Member of the Oregon Senate from the 17th district
- In office 1941–1947
- Preceded by: Ulysses S. Balentine
- Succeeded by: Philip S. Hitchcock
- Constituency: Crook, Deschutes, Jefferson, Klamath and Lake counties, Oregon

President of the Oregon State Senate
- In office 1947–1947
- Preceded by: Howard C. Belton
- Succeeded by: William E. Walsh

Personal details
- Born: November 22, 1898 Burning Springs, Kentucky
- Died: October 28, 1947 (aged 48) Lake County, Oregon
- Party: Republican
- Occupation: Automobile dealer

= Marshall E. Cornett =

American politician

Marshall Eugene Cornett (November 22, 1898 - October 28, 1947) was an Oregon businessman and American Republican politician serving in the Oregon State Senate and as Senate President during the 1947 legislative session. Along with Governor of Oregon Earl Snell and Oregon Secretary of State Robert S. Farrell, Jr., he was killed in a plane crash in 1947.

==Early life and business career==
Cornett was born in Burning Springs, Kentucky (Clay County), in rural southeastern Kentucky. He served in the United States Army during World War I before moving to Klamath Falls, Oregon where he established himself as a businessman. He was the owner of successful automobile dealerships and three radio stations in the Klamath Falls area. In June 1922, Cornett married Olive Byram (1891–1977) in Kake, Alaska. He briefly served as a police officer in Astoria, Oregon.

==Political career==
Cornett served in the Oregon State Senate from 1941, to 1947 representing the 17th legislative district. In his final term, he served as Senate President. He was an alternate delegate to the 1944 Republican National Convention.

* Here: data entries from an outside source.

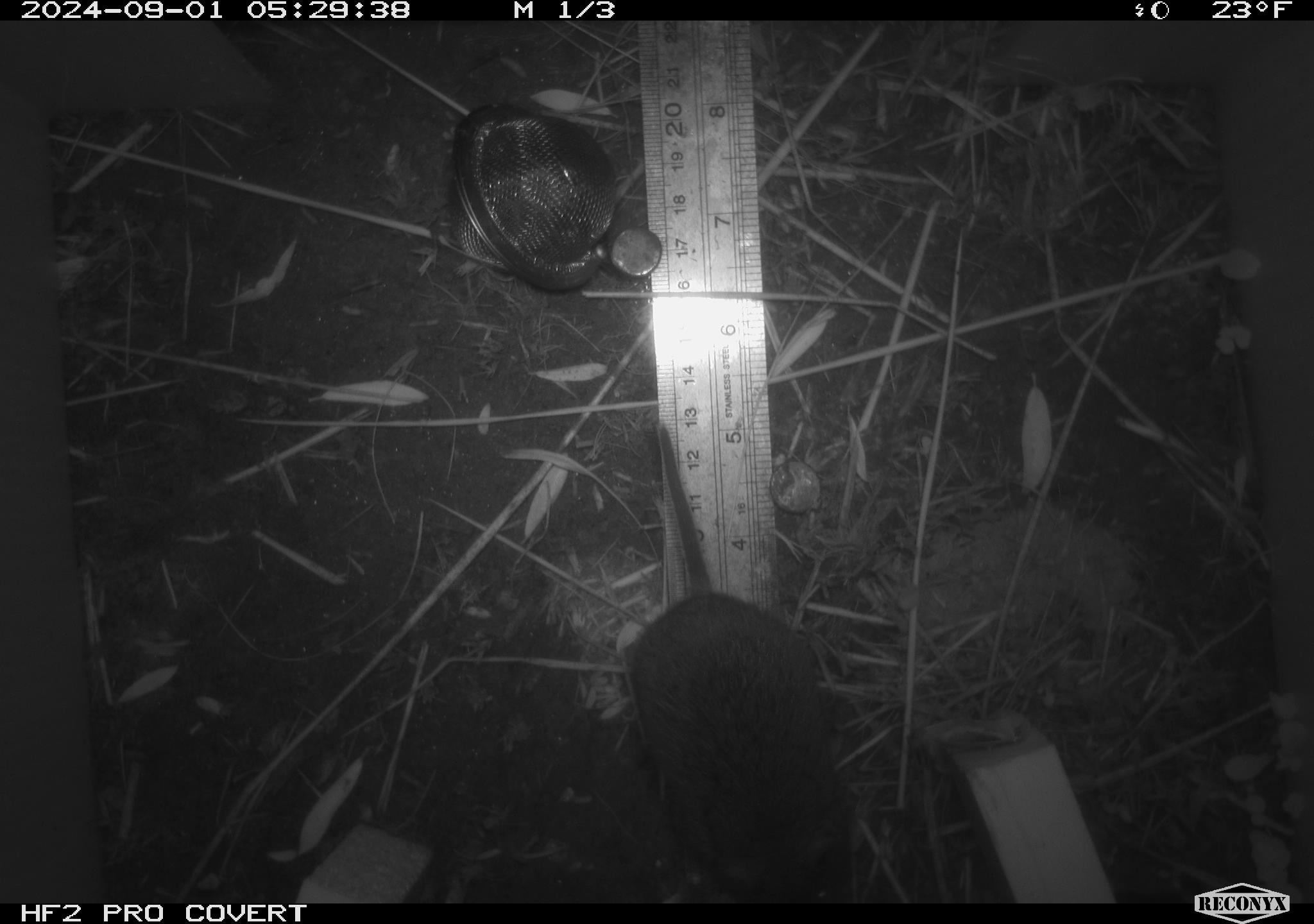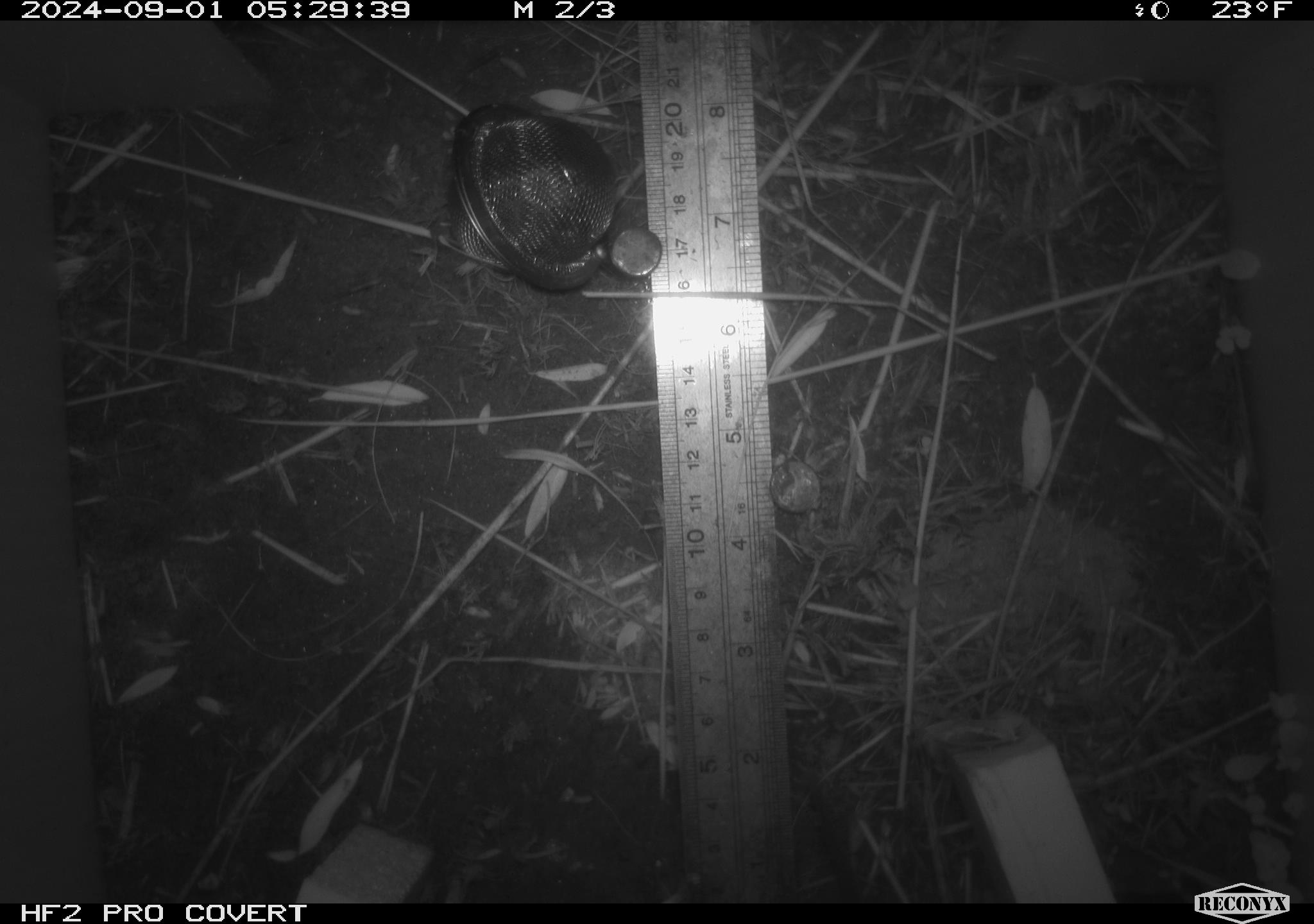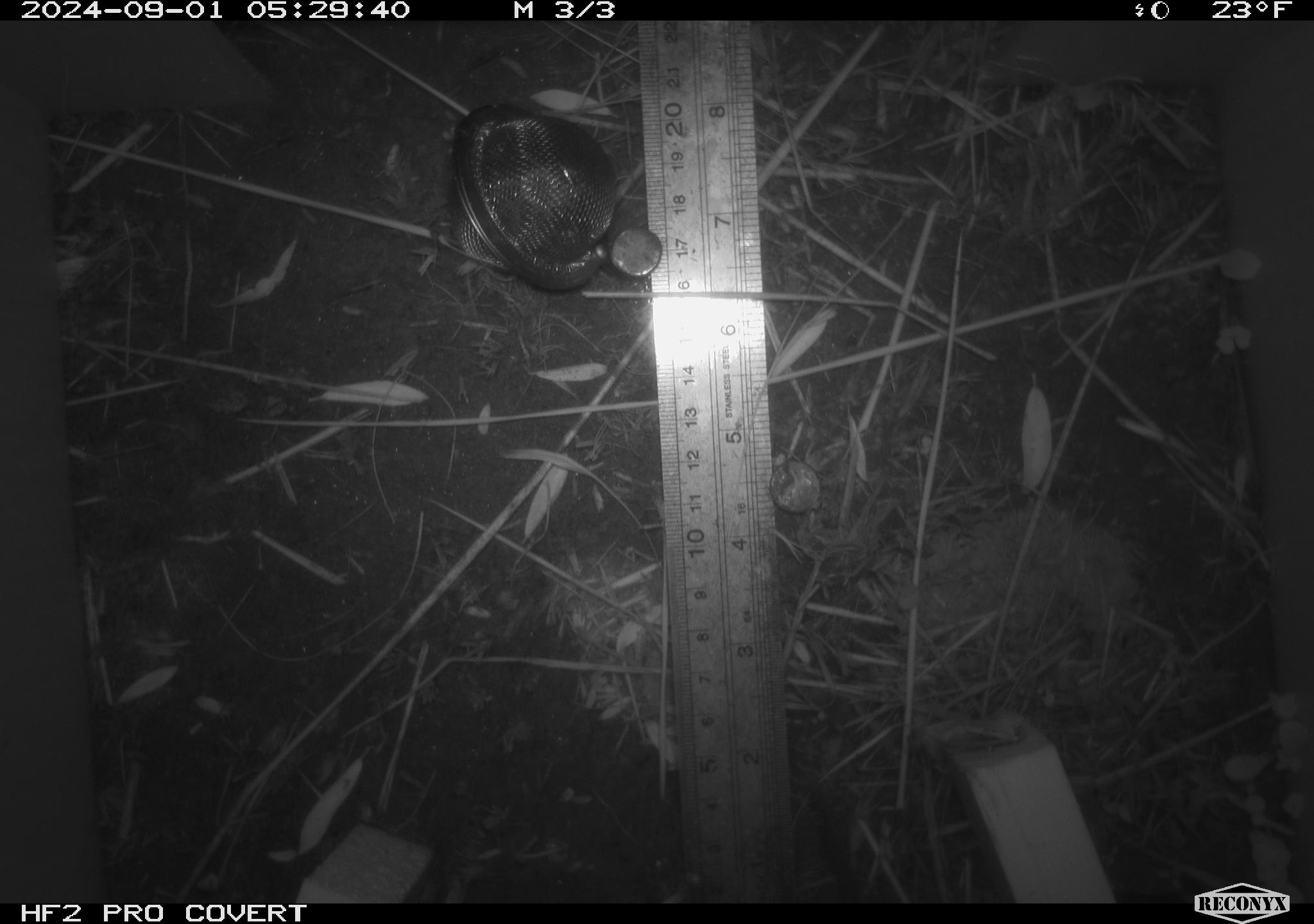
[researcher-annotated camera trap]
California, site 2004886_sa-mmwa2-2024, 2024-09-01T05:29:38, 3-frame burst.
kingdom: Animalia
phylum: Chordata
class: Mammalia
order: Rodentia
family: Cricetidae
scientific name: Arvicolinae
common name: voles, lemmings, and muskrats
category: arvicolinae subfamily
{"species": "arvicolinae subfamily (voles, lemmings, and muskrats) (Arvicolinae)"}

On October 28, 1947, Cornett and two other top office-holders, Oregon Governor Earl Snell and Oregon Secretary of State Robert S. Farrell, Jr., were killed in a plane crash while en route to the Kittredge Ranch in Warner Valley near Lakeview, Oregon. "The Kittredge's were hosting a goose hunt for these Oregon officials. The airplane left Klamath Falls about 10:00 P.M. (or later) and did not arrive at the Kittredge Ranch."

Pilot Cliff Hogue perished as well, when his small plane crashed in stormy weather southwest of Dog Lake. A state funeral was held for Snell, Farrell and Cornett at the Capitol in Salem.

Marshall Cornett's remains were interred at Macedonia Cemetery, Burning Springs, Kentucky.